>> Begin Source document

Check if ive done right please binary operations

**adam_leeds** · January 7th 2010, 11:40 AM

An operation * is defined on a set of numbers S by x * y = x + y - 2(x^2)(y^2)

in z+, q and q+

for z + its not a binary operation because you can get a negative answer say x = 3 and y = 4

for q it is a binary operation

for q+ it is a binary operation

**Drexel28** · January 7th 2010, 01:08 PM

Originally Posted by adam_leeds

An operation * is defined on a set of numbers S by x * y = x + y - 2(x^2)(y^2)

in z+, q and q+

for z + its not a binary operation because you can get a negative answer say x = 3 and y = 4

for q it is a binary operation

for q+ it is a binary operation

You are correct to note that $*:S^2\mapsto S$ so when $S=\mathbb{N}$ we ave that $*(3,4)\notin\mathbb{N}$ . But, why doesn't that exact same example work when $S=\mathbb{Q}^+$ ?

**hatsoff** · January 7th 2010, 01:15 PM

Originally Posted by adam_leeds

An operation $*$ is defined on a set of numbers $S$ by $x * y = x + y - 2x^2y^2$

in $\mathbb{Z}^+$ , $\mathbb{Q}$ and $\mathbb{Q}^+$

for $\mathbb{Z}^+$ its not a binary operation because you can get a negative answer say $x = 3$ and $y = 4$

for $\mathbb{Q}$ it is a binary operation

for $\mathbb{Q}^+$ it is a binary operation

Since $(3,4)\in\mathbb{Q}^+\times\mathbb{Q}^+$ , then clearly $\mathbb{Q}^+\times\mathbb{Q}^+$ is not a valid domain for the above function into $\mathbb{Q}^+$ .

>> End Source document
>> Begin Dataset entries

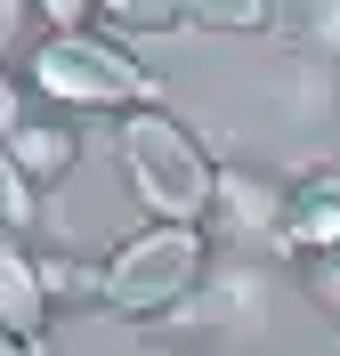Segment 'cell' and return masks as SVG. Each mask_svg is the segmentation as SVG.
Here are the masks:
<instances>
[{"instance_id":"30bf717a","label":"cell","mask_w":340,"mask_h":356,"mask_svg":"<svg viewBox=\"0 0 340 356\" xmlns=\"http://www.w3.org/2000/svg\"><path fill=\"white\" fill-rule=\"evenodd\" d=\"M33 275H41L49 308H65V300H97V267L73 259V251H33Z\"/></svg>"},{"instance_id":"7a4b0ae2","label":"cell","mask_w":340,"mask_h":356,"mask_svg":"<svg viewBox=\"0 0 340 356\" xmlns=\"http://www.w3.org/2000/svg\"><path fill=\"white\" fill-rule=\"evenodd\" d=\"M113 146H122L130 195L146 202V227H211V211H219V162H211V146L170 106L130 113L113 130Z\"/></svg>"},{"instance_id":"9c48e42d","label":"cell","mask_w":340,"mask_h":356,"mask_svg":"<svg viewBox=\"0 0 340 356\" xmlns=\"http://www.w3.org/2000/svg\"><path fill=\"white\" fill-rule=\"evenodd\" d=\"M106 33L130 41V33H195V8L179 0H106Z\"/></svg>"},{"instance_id":"277c9868","label":"cell","mask_w":340,"mask_h":356,"mask_svg":"<svg viewBox=\"0 0 340 356\" xmlns=\"http://www.w3.org/2000/svg\"><path fill=\"white\" fill-rule=\"evenodd\" d=\"M275 251L300 267L340 259V162H316V170L292 178L284 195V227H275Z\"/></svg>"},{"instance_id":"8992f818","label":"cell","mask_w":340,"mask_h":356,"mask_svg":"<svg viewBox=\"0 0 340 356\" xmlns=\"http://www.w3.org/2000/svg\"><path fill=\"white\" fill-rule=\"evenodd\" d=\"M284 195H292V178H275V170H219V211H211V219H219L227 235H259V243H275Z\"/></svg>"},{"instance_id":"7c38bea8","label":"cell","mask_w":340,"mask_h":356,"mask_svg":"<svg viewBox=\"0 0 340 356\" xmlns=\"http://www.w3.org/2000/svg\"><path fill=\"white\" fill-rule=\"evenodd\" d=\"M33 41H41V8H24V0H0V73H24Z\"/></svg>"},{"instance_id":"8fae6325","label":"cell","mask_w":340,"mask_h":356,"mask_svg":"<svg viewBox=\"0 0 340 356\" xmlns=\"http://www.w3.org/2000/svg\"><path fill=\"white\" fill-rule=\"evenodd\" d=\"M292 49H308L316 65H332V57H340V0L300 8V17H292Z\"/></svg>"},{"instance_id":"ba28073f","label":"cell","mask_w":340,"mask_h":356,"mask_svg":"<svg viewBox=\"0 0 340 356\" xmlns=\"http://www.w3.org/2000/svg\"><path fill=\"white\" fill-rule=\"evenodd\" d=\"M33 227H41V186L0 154V251H24V243H33Z\"/></svg>"},{"instance_id":"52a82bcc","label":"cell","mask_w":340,"mask_h":356,"mask_svg":"<svg viewBox=\"0 0 340 356\" xmlns=\"http://www.w3.org/2000/svg\"><path fill=\"white\" fill-rule=\"evenodd\" d=\"M49 291L41 275H33V251H0V332H17V340H41L49 332Z\"/></svg>"},{"instance_id":"3957f363","label":"cell","mask_w":340,"mask_h":356,"mask_svg":"<svg viewBox=\"0 0 340 356\" xmlns=\"http://www.w3.org/2000/svg\"><path fill=\"white\" fill-rule=\"evenodd\" d=\"M211 284V235L203 227H138L97 259V308L154 324V316L195 308Z\"/></svg>"},{"instance_id":"5b68a950","label":"cell","mask_w":340,"mask_h":356,"mask_svg":"<svg viewBox=\"0 0 340 356\" xmlns=\"http://www.w3.org/2000/svg\"><path fill=\"white\" fill-rule=\"evenodd\" d=\"M0 154H8V162H17V170H24V178H33V186L49 195V186H57V178L73 170V162H81V130H73V113H49V106H33V113L17 122V130L0 138Z\"/></svg>"},{"instance_id":"6da1fadb","label":"cell","mask_w":340,"mask_h":356,"mask_svg":"<svg viewBox=\"0 0 340 356\" xmlns=\"http://www.w3.org/2000/svg\"><path fill=\"white\" fill-rule=\"evenodd\" d=\"M24 89L49 113H113V122L162 106V73L130 41H113L106 24L97 33H41L24 57Z\"/></svg>"},{"instance_id":"9a60e30c","label":"cell","mask_w":340,"mask_h":356,"mask_svg":"<svg viewBox=\"0 0 340 356\" xmlns=\"http://www.w3.org/2000/svg\"><path fill=\"white\" fill-rule=\"evenodd\" d=\"M0 356H41L33 340H17V332H0Z\"/></svg>"},{"instance_id":"5bb4252c","label":"cell","mask_w":340,"mask_h":356,"mask_svg":"<svg viewBox=\"0 0 340 356\" xmlns=\"http://www.w3.org/2000/svg\"><path fill=\"white\" fill-rule=\"evenodd\" d=\"M308 291H316L324 308L340 316V259H316V267H308Z\"/></svg>"},{"instance_id":"4fadbf2b","label":"cell","mask_w":340,"mask_h":356,"mask_svg":"<svg viewBox=\"0 0 340 356\" xmlns=\"http://www.w3.org/2000/svg\"><path fill=\"white\" fill-rule=\"evenodd\" d=\"M195 24H203V33H275V8L268 0H203Z\"/></svg>"}]
</instances>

>> End Dataset entries

• **Set of tasks**:
1. In the binary operations thread, what values of x and y does adam_leeds give to show that the operation can yield a negative answer?
2. Carry on the binary operations thread from the end of its last post.
The items have no connection to the forum thread on binary operations.

• **Answers for the exercise**:
1. x = 3 and y = 4.

2.
However, $\mathbb{Q}\times\mathbb{Q}$ is a valid domain into $\mathbb{Q}$ .

**Drexel28** · January 7th 2010, 01:25 PM

Originally Posted by hatsoff

Since $(3,4)\in\mathbb{Q}^+\times\mathbb{Q}^+$ , then clearly $\mathbb{Q}^+\times\mathbb{Q}^+$ is not a valid domain for the above function into $\mathbb{Q}^+$ .

However, $\mathbb{Q}\times\mathbb{Q}$ is a valid domain into $\mathbb{Q}$ .

I'm sorry. Did I say something incorrect?

**hatsoff** · January 7th 2010, 01:52 PM

Originally Posted by Drexel28

I'm sorry. Did I say something incorrect?

Oh no. It just takes me longer to type than you, apparently, so that I logged my response after yours even though we set out at approximately the same time.

**adam_leeds** · January 8th 2010, 06:11 AM

Sorry i dont understand why q+ is not a binary operation. I thought q meant fractions. Why are you using 3 and 4?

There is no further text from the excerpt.